In what New York Times columnist Paul Krugman celebrated as “partisan differences” that are “actually stunning,” Blinder and Watson report a “1.79 percentage point gap,” which they call “astoundingly large.”
The gap arises by taking real gross-domestic-product growth under all of the U.S presidents since World War II, from Harry Truman to Barack Obama. Average economic expansion under Democrats ran a robust 4.33%, against a much lower 2.54% under Republicans, the study asserts.
These figures are weighted according to the number of calendar quarters during which each president served. For example, growth under one-term presidents, such as Jimmy Carter and George H.W. Bush, gets half as much weight as that under two-termers, such as Dwight Eisenhower and Bill Clinton.
But when I recalculated the data in a way I consider more realistic, I found far less stunning—in fact, astoundingly modest—differences. By simply looking at expansion periods under each president, and backing out recessions, the 1.8 percentage-point gap shrivels to just four-tenths of a point. The unexciting inference: While the impact of government on the economy is quite real, Democratic or Republican labels seem to matter very little for economic growth. …
… BY BACKING OUT RECESSIONS, have I performed the methodological equivalent of rejiggering batting averages by eliminating strikeouts?
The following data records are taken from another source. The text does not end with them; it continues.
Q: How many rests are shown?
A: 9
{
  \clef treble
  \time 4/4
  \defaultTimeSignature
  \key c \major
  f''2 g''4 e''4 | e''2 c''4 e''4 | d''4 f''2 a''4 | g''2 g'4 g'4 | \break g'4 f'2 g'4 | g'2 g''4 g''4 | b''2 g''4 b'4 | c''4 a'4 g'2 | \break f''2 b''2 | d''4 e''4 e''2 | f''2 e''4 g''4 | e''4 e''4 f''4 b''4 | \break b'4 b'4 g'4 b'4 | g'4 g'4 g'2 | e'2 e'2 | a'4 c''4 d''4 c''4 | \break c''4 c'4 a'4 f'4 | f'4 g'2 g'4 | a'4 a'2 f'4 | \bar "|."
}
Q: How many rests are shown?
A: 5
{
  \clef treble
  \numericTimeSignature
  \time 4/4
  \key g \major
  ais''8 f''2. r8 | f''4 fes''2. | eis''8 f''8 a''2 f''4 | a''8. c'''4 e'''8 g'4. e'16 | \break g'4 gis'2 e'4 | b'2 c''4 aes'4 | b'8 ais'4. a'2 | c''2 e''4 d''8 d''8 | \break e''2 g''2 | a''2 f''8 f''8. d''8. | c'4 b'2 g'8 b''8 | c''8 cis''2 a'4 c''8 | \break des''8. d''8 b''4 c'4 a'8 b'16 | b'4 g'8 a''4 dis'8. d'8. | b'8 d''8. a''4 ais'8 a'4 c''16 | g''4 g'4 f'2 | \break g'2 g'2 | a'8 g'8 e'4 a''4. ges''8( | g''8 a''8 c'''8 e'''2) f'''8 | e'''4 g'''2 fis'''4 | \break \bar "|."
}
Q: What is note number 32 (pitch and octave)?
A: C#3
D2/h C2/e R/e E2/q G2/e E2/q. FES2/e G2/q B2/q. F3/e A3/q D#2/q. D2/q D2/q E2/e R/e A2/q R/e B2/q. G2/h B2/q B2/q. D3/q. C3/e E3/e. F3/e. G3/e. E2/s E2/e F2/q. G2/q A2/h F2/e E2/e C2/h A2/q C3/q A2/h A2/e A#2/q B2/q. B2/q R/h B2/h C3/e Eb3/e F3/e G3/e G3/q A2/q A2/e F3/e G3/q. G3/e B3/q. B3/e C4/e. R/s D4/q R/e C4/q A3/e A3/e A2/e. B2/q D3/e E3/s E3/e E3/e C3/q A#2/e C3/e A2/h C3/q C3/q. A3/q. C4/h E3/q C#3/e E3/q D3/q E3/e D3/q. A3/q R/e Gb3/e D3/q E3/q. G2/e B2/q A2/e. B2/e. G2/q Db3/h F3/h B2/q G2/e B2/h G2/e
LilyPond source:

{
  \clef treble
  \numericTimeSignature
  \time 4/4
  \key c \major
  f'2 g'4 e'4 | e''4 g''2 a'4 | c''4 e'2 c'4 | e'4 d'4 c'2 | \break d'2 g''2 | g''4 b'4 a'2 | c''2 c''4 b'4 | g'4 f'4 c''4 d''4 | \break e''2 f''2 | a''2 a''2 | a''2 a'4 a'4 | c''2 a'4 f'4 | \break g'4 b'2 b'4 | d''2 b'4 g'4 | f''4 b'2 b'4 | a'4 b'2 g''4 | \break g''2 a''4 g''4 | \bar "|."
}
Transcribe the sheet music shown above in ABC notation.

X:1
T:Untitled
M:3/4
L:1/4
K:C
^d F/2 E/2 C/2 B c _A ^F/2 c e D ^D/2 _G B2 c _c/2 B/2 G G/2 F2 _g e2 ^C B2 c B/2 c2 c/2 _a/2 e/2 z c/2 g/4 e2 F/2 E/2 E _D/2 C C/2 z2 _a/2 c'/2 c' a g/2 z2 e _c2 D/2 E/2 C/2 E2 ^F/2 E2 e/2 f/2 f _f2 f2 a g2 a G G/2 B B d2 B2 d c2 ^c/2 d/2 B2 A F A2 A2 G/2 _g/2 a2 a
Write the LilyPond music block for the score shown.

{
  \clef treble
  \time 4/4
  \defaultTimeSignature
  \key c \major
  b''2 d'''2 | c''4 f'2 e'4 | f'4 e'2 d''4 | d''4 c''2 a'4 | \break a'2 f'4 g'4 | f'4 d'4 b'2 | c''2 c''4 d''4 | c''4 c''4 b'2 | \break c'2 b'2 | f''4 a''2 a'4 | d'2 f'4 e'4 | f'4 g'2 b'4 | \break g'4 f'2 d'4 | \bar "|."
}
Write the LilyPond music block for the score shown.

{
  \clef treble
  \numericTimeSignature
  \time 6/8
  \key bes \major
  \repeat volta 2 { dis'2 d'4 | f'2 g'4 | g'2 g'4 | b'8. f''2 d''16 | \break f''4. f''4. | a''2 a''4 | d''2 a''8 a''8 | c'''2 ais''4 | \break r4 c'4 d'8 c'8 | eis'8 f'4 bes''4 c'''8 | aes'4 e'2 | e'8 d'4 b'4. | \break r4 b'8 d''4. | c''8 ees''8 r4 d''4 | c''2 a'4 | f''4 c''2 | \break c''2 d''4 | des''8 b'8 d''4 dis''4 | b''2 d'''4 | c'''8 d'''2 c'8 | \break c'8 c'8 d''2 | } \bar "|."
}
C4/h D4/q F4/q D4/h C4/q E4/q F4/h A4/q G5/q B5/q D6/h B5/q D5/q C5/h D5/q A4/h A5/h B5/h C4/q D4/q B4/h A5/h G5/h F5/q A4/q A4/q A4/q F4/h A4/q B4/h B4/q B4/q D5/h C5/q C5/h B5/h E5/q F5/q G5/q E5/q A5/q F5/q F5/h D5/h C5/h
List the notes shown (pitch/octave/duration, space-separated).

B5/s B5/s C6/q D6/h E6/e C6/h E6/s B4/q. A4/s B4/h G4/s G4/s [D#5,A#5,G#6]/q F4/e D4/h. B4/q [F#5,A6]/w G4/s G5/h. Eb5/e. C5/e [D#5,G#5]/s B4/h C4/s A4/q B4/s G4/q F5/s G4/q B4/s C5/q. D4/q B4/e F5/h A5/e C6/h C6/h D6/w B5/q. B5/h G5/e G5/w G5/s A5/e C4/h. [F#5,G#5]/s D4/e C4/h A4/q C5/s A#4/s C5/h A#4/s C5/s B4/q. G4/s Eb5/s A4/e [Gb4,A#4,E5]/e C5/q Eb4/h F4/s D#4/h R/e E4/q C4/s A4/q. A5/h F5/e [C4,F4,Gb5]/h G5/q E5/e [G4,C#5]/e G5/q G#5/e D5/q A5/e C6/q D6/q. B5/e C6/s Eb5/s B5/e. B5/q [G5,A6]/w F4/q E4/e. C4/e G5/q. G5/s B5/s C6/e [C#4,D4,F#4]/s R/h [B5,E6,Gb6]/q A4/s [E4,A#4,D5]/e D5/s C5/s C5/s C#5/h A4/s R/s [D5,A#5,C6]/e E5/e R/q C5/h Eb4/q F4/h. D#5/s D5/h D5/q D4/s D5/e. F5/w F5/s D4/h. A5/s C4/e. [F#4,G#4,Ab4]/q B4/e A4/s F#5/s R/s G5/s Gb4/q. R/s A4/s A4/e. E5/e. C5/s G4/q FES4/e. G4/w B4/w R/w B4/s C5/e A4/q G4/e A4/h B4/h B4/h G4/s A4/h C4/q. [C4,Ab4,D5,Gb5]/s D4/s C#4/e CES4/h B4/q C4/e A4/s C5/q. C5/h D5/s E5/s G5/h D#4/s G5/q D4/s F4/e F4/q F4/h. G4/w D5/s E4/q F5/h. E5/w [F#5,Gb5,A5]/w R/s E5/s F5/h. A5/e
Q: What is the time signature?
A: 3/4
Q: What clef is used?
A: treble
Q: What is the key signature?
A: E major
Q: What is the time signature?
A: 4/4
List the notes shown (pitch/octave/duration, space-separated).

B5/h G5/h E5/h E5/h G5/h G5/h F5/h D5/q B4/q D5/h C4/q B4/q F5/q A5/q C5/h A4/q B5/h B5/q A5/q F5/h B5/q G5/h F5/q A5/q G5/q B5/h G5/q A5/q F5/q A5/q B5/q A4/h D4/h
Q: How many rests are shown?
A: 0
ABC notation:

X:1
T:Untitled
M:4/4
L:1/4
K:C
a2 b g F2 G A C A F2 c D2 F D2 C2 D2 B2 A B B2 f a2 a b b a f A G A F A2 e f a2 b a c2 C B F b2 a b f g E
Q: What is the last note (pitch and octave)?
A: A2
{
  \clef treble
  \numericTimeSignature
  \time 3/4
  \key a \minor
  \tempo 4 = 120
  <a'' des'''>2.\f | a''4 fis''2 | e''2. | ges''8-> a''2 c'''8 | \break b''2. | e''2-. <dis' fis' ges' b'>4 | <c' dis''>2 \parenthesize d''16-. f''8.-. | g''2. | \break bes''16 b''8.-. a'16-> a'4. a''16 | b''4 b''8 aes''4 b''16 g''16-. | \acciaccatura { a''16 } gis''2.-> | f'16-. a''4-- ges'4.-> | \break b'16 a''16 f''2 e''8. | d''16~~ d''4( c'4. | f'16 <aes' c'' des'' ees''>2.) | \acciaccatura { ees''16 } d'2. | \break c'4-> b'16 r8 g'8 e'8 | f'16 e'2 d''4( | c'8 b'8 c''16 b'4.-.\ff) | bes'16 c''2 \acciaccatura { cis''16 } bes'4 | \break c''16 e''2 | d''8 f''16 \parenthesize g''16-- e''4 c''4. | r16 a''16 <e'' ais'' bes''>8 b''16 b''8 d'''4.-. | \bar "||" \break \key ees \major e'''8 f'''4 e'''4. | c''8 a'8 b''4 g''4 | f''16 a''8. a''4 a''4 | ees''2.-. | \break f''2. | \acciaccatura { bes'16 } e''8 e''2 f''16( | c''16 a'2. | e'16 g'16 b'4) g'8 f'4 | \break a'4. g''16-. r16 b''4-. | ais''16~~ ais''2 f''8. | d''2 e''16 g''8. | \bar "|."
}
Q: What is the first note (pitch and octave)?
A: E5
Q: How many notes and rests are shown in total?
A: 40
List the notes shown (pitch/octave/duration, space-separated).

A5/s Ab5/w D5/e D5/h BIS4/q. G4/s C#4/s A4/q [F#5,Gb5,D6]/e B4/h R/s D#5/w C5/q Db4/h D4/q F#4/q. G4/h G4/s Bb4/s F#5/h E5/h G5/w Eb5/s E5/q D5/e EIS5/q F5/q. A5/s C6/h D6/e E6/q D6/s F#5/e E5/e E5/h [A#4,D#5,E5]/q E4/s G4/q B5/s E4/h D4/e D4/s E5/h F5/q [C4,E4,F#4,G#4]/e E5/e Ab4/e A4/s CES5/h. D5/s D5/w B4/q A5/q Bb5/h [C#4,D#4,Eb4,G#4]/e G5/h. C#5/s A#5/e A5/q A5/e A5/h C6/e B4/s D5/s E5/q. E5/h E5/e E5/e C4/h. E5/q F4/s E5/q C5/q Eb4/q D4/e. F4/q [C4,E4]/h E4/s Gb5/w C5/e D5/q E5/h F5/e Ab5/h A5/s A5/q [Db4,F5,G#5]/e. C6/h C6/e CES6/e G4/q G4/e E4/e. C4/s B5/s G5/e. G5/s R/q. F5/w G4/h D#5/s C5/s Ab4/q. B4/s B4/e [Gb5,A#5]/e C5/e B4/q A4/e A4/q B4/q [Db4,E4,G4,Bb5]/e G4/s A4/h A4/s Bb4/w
No. Recessions usually result from forces that have been building for years, long before the president to whom they are debited took office. The recession of 1974-75 partly stemmed from Keynesian policies started in the 1960s. The even-worse downturn of 1981-82 traces back to the 1960s and the Federal Reserve’s inflationary policies initiated in the early 1970s. The dot-com bubble-induced slump of 2001 dates to the 1990s, while the 2008-09 Great Recession traces its roots to government housing policies begun in the early 1990s.